Dollar strength this week has been a key theme and while the yen largely held its own in the early stages, it wasn't to be yesterday as USD/JPY buyers overwhelmed sellers to push for a daily close and break above the 111.00 level.
That previously held the upside push back in late March and also in the latter stages of June but buyers are now testing the waters in a quiet start to European trading.
The pair is keeping above 111.00 around 111.15 with a trendline resistance seen closer to 111.25 perhaps providing some room for trepidation for now.
Looking beyond that, the March 2020 highs at 111.50-71 is a key target before getting to the more important resistance level at 112.00.
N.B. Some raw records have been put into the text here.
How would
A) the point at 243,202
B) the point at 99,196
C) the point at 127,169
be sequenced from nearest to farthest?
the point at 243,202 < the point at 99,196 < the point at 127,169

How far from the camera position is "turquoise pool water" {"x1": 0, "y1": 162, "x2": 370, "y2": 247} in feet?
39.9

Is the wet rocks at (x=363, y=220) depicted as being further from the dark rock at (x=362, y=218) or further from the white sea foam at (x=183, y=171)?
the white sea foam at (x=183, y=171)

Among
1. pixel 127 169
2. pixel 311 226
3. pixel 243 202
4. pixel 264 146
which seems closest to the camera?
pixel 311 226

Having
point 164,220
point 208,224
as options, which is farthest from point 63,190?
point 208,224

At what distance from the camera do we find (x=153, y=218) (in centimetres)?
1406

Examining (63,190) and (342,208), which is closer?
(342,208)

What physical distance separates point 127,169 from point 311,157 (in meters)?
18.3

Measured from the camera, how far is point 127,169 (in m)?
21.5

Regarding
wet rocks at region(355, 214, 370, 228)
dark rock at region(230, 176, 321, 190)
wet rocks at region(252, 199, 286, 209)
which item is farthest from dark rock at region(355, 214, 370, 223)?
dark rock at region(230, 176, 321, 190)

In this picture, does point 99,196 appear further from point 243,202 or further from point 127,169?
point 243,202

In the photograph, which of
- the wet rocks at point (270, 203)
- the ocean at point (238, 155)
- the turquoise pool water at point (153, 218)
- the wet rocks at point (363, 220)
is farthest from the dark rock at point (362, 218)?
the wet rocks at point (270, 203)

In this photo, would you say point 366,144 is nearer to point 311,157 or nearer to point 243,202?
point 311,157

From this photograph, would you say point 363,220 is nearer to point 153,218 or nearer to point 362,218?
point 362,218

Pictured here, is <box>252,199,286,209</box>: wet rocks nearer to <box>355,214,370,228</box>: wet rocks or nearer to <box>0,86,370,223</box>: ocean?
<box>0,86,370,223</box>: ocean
Those will be key upside levels to watch if buyers can build on the latest break.
That said, one thing to note is that the push yesterday came largely on the back of dollar gains more than anything else. 10-year Treasury yields remain tepid around 1.47% and that may be offer some consideration that any upside may be limited unless the bond market also votes in favour of a push higher for yen pairs in general.
However, one can also argue that the dollar is starting to flex its muscles more post-FOMC with EUR/USD also threatening near three-month lows and a push towards 1.1800.
As such, there are some push and pull factors with tomorrow's US non-farm payrolls release also another key catalyst to watch out for before the end of the week.